» Что сделать:
Ответьте на вопросы по тексту «Конец одного пантеона», каждый ответ с новой строки и под тем же номером.
1. Какая средняя оценка указана у текста?
2. Как указано полное имя автора?
3. Что, по словам Дамида, можно видеть у жителей Крита?

Конец одного пантеона

Средняя оценка: 8.3 (3 votes)
Полное имя автора: 
Александр Гольдштейн

Очерк позднесоветского "социализма с человеческим лицом" со сравнительно благополучным персональным эскейпом.

                                                * * *

 

         Д а м и д. Как мог бы я не слышать грома, Тимокл? Но громыхает ли это Зевс, тебе лучше знать: ведь ты, по-видимому, пришел к нам от богов; впрочем, жители Крита рассказывают нам нечто другое: у них можно видеть могилу и столб с надписью, из которой ясно, что Зевс вряд ли будет громыхать, ибо он умер.

» Блок данных:
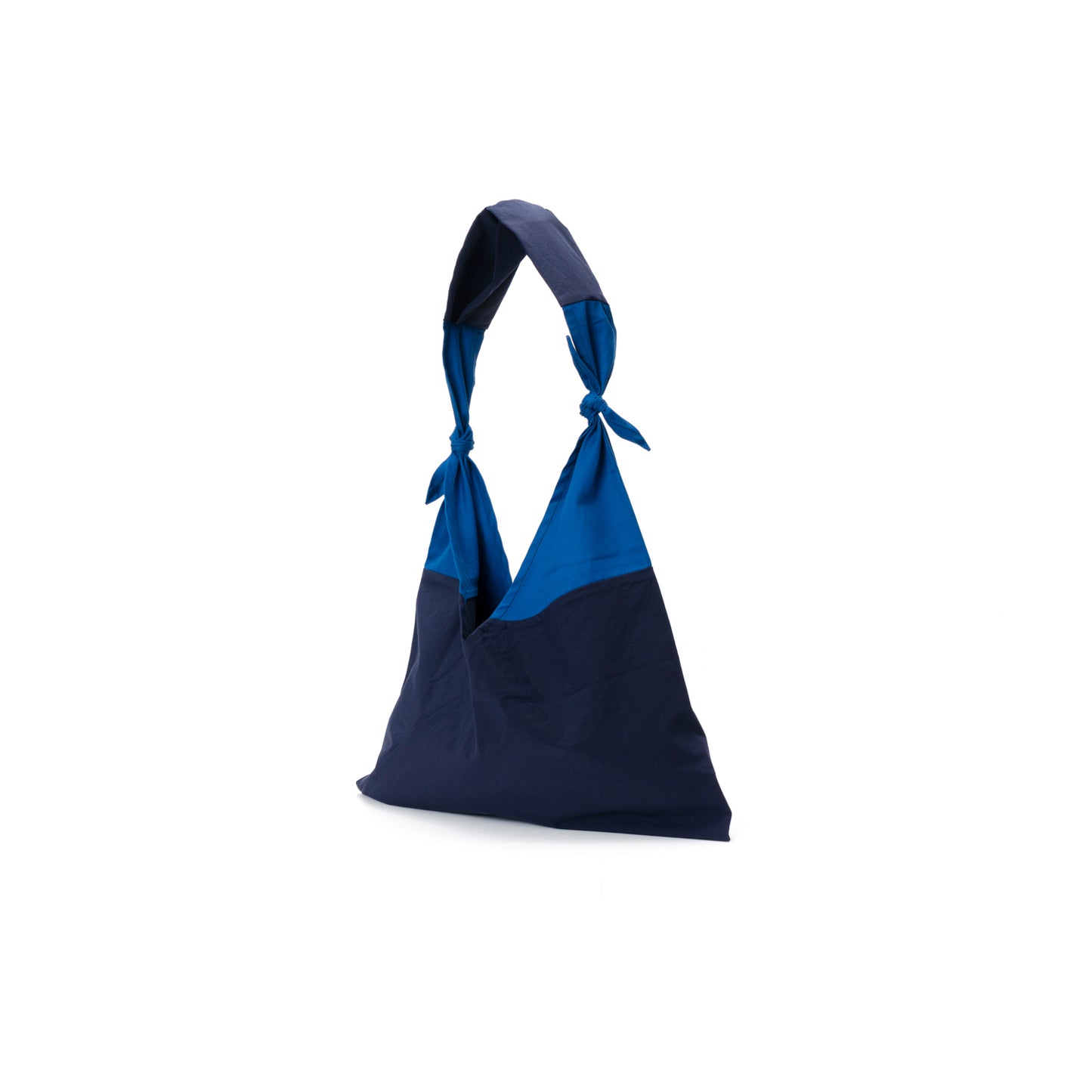 AZUMA LARGE+TASUKI/STANDARD/NAVY-BLUE
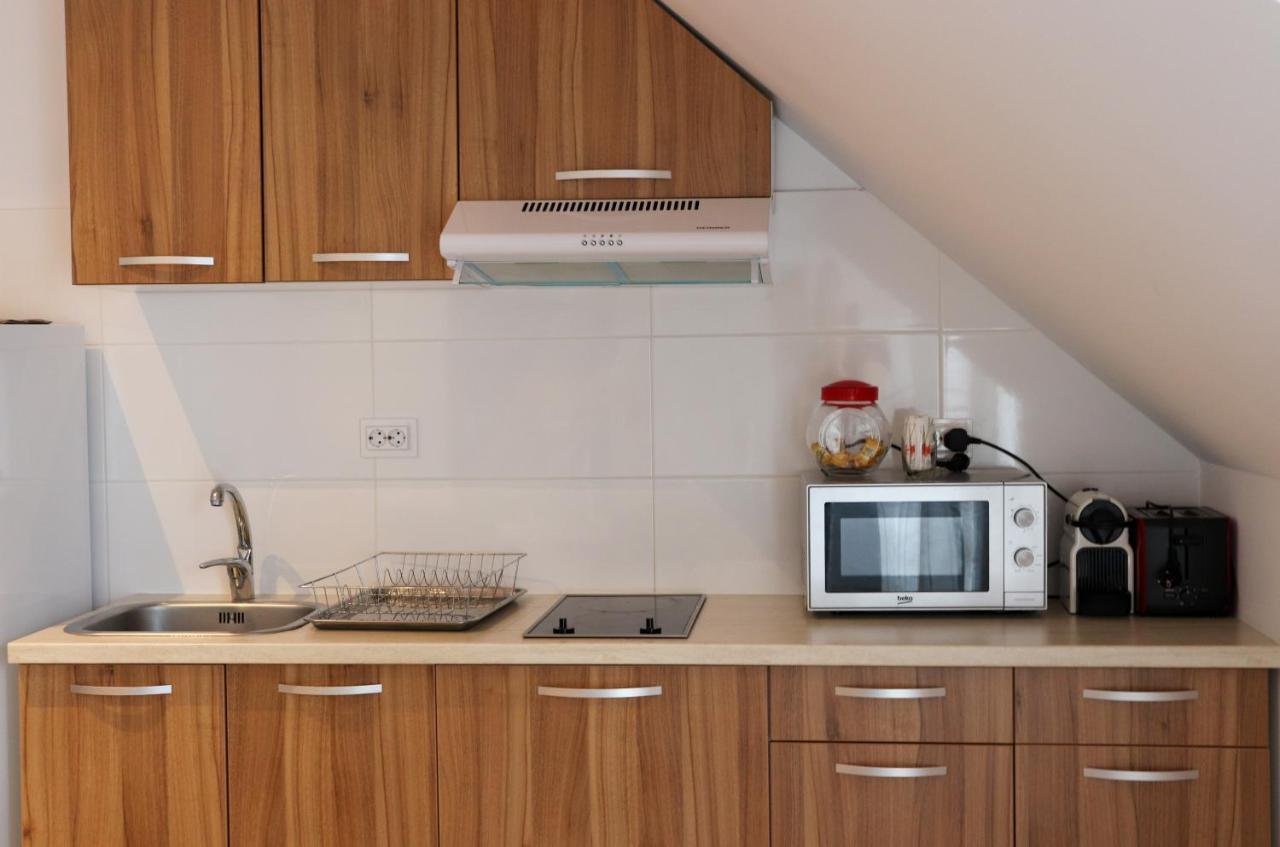 Rîşnov Apartamente Bucegi מראה חיצוני תמונה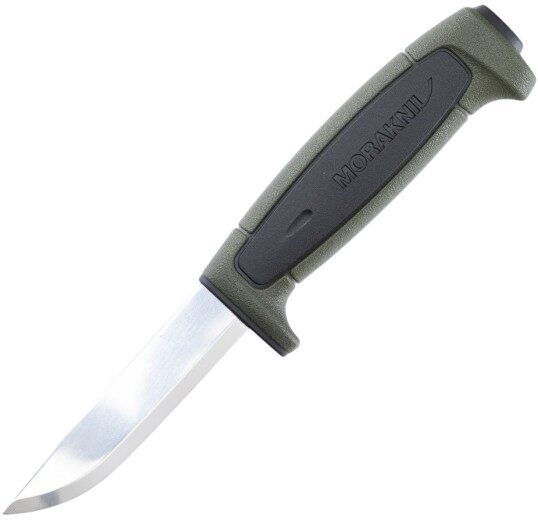 Morakniv Basic 546 Μαχαίρι Χακί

» Результат:
1. 8.3.
2. Александр Гольдштейн.
3. Могилу и столб с надписью.